Foi aos primeiros dias do ano que ela se interrogou sobre o que levava tantas pessoas a dizerem não, a continuarem a dizerem não, à mudança que era lógica, a seus olhos, acontecer. Não percebendo esse mar de gente estranha, mudou a formulação da pergunta: porque é que para ela, mulher de quase cinquenta anos, hetero e sem qualquer registo de crise de identidade sexual, duas filhas e uma neta, crente qb, é tão sem pecado e natural a escolha pela igualdade de direitos humanos? sabendo que a resposta seria encontrada algures nos códigos emocionais armazenados na memória, dispôs-se ao mergulho introspectivo.

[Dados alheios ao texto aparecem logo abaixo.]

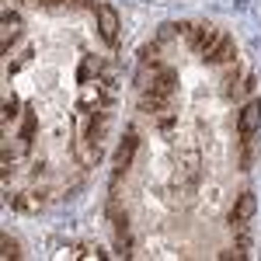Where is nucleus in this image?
I'll use <instances>...</instances> for the list:
<instances>
[{
  "mask_svg": "<svg viewBox=\"0 0 261 261\" xmlns=\"http://www.w3.org/2000/svg\"><path fill=\"white\" fill-rule=\"evenodd\" d=\"M254 209H258L254 195H251V192H244L241 199H237V205H233V213H230V223H233V226H244V223L254 216Z\"/></svg>",
  "mask_w": 261,
  "mask_h": 261,
  "instance_id": "obj_6",
  "label": "nucleus"
},
{
  "mask_svg": "<svg viewBox=\"0 0 261 261\" xmlns=\"http://www.w3.org/2000/svg\"><path fill=\"white\" fill-rule=\"evenodd\" d=\"M216 42H220V32H216L213 24H195V28H192V45L199 49L202 56H209V49H213Z\"/></svg>",
  "mask_w": 261,
  "mask_h": 261,
  "instance_id": "obj_5",
  "label": "nucleus"
},
{
  "mask_svg": "<svg viewBox=\"0 0 261 261\" xmlns=\"http://www.w3.org/2000/svg\"><path fill=\"white\" fill-rule=\"evenodd\" d=\"M261 125V101H247L241 108V119H237V129H241V136L247 140V136H254V129Z\"/></svg>",
  "mask_w": 261,
  "mask_h": 261,
  "instance_id": "obj_3",
  "label": "nucleus"
},
{
  "mask_svg": "<svg viewBox=\"0 0 261 261\" xmlns=\"http://www.w3.org/2000/svg\"><path fill=\"white\" fill-rule=\"evenodd\" d=\"M94 11H98V28H101V39H105L108 45H112V42L119 39V14H115V7H108V4H98Z\"/></svg>",
  "mask_w": 261,
  "mask_h": 261,
  "instance_id": "obj_2",
  "label": "nucleus"
},
{
  "mask_svg": "<svg viewBox=\"0 0 261 261\" xmlns=\"http://www.w3.org/2000/svg\"><path fill=\"white\" fill-rule=\"evenodd\" d=\"M174 70H161L153 81H150V91L143 94V108H161L164 101L171 98V91H174Z\"/></svg>",
  "mask_w": 261,
  "mask_h": 261,
  "instance_id": "obj_1",
  "label": "nucleus"
},
{
  "mask_svg": "<svg viewBox=\"0 0 261 261\" xmlns=\"http://www.w3.org/2000/svg\"><path fill=\"white\" fill-rule=\"evenodd\" d=\"M14 108H18V101H14V98H7V101H4V122H11L14 115H18Z\"/></svg>",
  "mask_w": 261,
  "mask_h": 261,
  "instance_id": "obj_10",
  "label": "nucleus"
},
{
  "mask_svg": "<svg viewBox=\"0 0 261 261\" xmlns=\"http://www.w3.org/2000/svg\"><path fill=\"white\" fill-rule=\"evenodd\" d=\"M28 4H42V7H53V4H66V0H28Z\"/></svg>",
  "mask_w": 261,
  "mask_h": 261,
  "instance_id": "obj_11",
  "label": "nucleus"
},
{
  "mask_svg": "<svg viewBox=\"0 0 261 261\" xmlns=\"http://www.w3.org/2000/svg\"><path fill=\"white\" fill-rule=\"evenodd\" d=\"M0 247H4V251H0V258H4V261H11V258H18V254H21V251H18V244L11 241L7 233L0 237Z\"/></svg>",
  "mask_w": 261,
  "mask_h": 261,
  "instance_id": "obj_9",
  "label": "nucleus"
},
{
  "mask_svg": "<svg viewBox=\"0 0 261 261\" xmlns=\"http://www.w3.org/2000/svg\"><path fill=\"white\" fill-rule=\"evenodd\" d=\"M136 146H140V140H136V133L129 129L125 140L119 143V150H115V174H125V171H129V164L136 157Z\"/></svg>",
  "mask_w": 261,
  "mask_h": 261,
  "instance_id": "obj_4",
  "label": "nucleus"
},
{
  "mask_svg": "<svg viewBox=\"0 0 261 261\" xmlns=\"http://www.w3.org/2000/svg\"><path fill=\"white\" fill-rule=\"evenodd\" d=\"M205 60H209V63H230V60H233V39H230V35H220V42L209 49Z\"/></svg>",
  "mask_w": 261,
  "mask_h": 261,
  "instance_id": "obj_7",
  "label": "nucleus"
},
{
  "mask_svg": "<svg viewBox=\"0 0 261 261\" xmlns=\"http://www.w3.org/2000/svg\"><path fill=\"white\" fill-rule=\"evenodd\" d=\"M18 35H21V18L7 11V14H4V39H0V49L7 53V49H11V42L18 39Z\"/></svg>",
  "mask_w": 261,
  "mask_h": 261,
  "instance_id": "obj_8",
  "label": "nucleus"
}]
</instances>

Há muito dizia que desde sempre tivera amigos com outras tendências sexuais e que essas escolhas em nada interferiam nas relações de amizade que guardava, é um facto. Mas o "sempre" da constatação anterior levava-a apenas ao tempo dos seus dezasseis anos, quando conheceu o Fernando, um gay assumidissimo e sem complexos, liberto de traumas -alguma vez os tivera?-, nascido e criado na Bica, com quem trabalhou meia duzia de anos e de quem guardava amistosas recordadações, com excepção dos momentos em que dava com ele a olhar para o mesmo rapaz. Pisava-o e dizia-lhe travessa, eu vi primeiro. Ao que ele sempre lhe respondia a rir, com aquele ar doce tão seu, mas só para os escolhidos: não importa quem viu primeiro, importa quem é correspondido. E ela nos seus dezasseis anos, sustinha a respiração: quem iria ser correspondido no olhar? (sorriso....)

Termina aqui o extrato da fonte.